My Life for Maria Isabella (German: Mein Leben für Maria Isabell) is a 1935 German drama film directed by Erich Waschneck and starring Viktor de Kowa, Maria Andergast and Peter Voß. It is a military drama, the Maria Isabella of the title being the name of a regiment. Heavy cuts were imposed by the censors because of fears the film's mutiny scenes were too attractively portrayed. Critics were not impressed by the casting of Viktor de Kowa, known for his light musical comedy roles, as the film's hero.

It was shot at the Johannisthal Studios in Berlin. The film's sets were designed by the art directors Otto Erdmann and Hans Sohnle. It was distributed by the Tobis subsidiary Rota-Film.

---------------

- [REQUEST 1]: Copy the records from the line containing "Find all instances" through the end of the records, both inclusive, substituting "formatted" for "indented" and keeping everything else the same.

Saved entries:
---------------

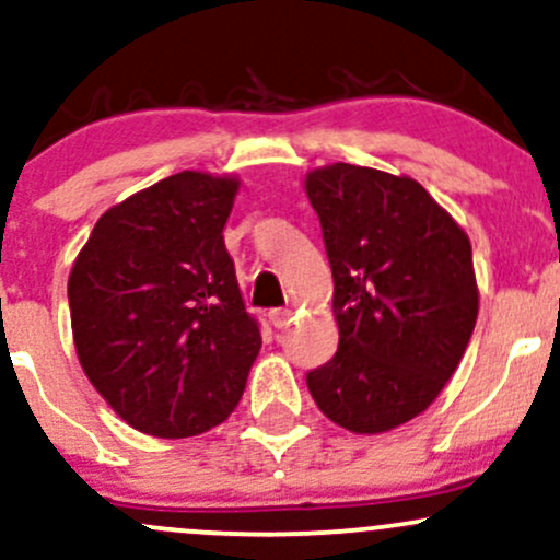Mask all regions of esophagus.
Listing matches in <instances>:
<instances>
[{"label":"esophagus","mask_w":560,"mask_h":560,"mask_svg":"<svg viewBox=\"0 0 560 560\" xmlns=\"http://www.w3.org/2000/svg\"><path fill=\"white\" fill-rule=\"evenodd\" d=\"M268 320H271L276 329H284L289 320H292V311H289V307H273V311L268 313Z\"/></svg>","instance_id":"34e87169"}]
</instances>
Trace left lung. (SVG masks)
<instances>
[{"label": "left lung", "mask_w": 560, "mask_h": 560, "mask_svg": "<svg viewBox=\"0 0 560 560\" xmlns=\"http://www.w3.org/2000/svg\"><path fill=\"white\" fill-rule=\"evenodd\" d=\"M331 262L334 358L307 374L326 419L382 434L421 416L479 316L471 242L410 176L334 163L305 173Z\"/></svg>", "instance_id": "left-lung-1"}]
</instances>
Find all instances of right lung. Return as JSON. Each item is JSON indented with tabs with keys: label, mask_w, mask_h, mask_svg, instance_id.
Returning <instances> with one entry per match:
<instances>
[{
	"label": "right lung",
	"mask_w": 560,
	"mask_h": 560,
	"mask_svg": "<svg viewBox=\"0 0 560 560\" xmlns=\"http://www.w3.org/2000/svg\"><path fill=\"white\" fill-rule=\"evenodd\" d=\"M240 184L173 173L107 208L70 268L83 374L144 434L182 440L226 421L260 352L223 244Z\"/></svg>",
	"instance_id": "1"
}]
</instances>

---------------

- [REQUEST 2]: According to the film article, why did the censors impose heavy cuts on the film?

- [CORRECT RESULT 1]:
Find all instances of right lung. Return as JSON. Each item is JSON formatted with tabs with keys: label, mask_w, mask_h, mask_svg, instance_id.
Returning <instances> with one entry per match:
<instances>
[{
	"label": "right lung",
	"mask_w": 560,
	"mask_h": 560,
	"mask_svg": "<svg viewBox=\"0 0 560 560\" xmlns=\"http://www.w3.org/2000/svg\"><path fill=\"white\" fill-rule=\"evenodd\" d=\"M240 184L173 173L107 208L70 268L83 374L144 434L182 440L226 421L260 352L223 244Z\"/></svg>",
	"instance_id": "1"
}]
</instances>

- [CORRECT RESULT 2]: The censors feared that the film's mutiny scenes were portrayed too attractively.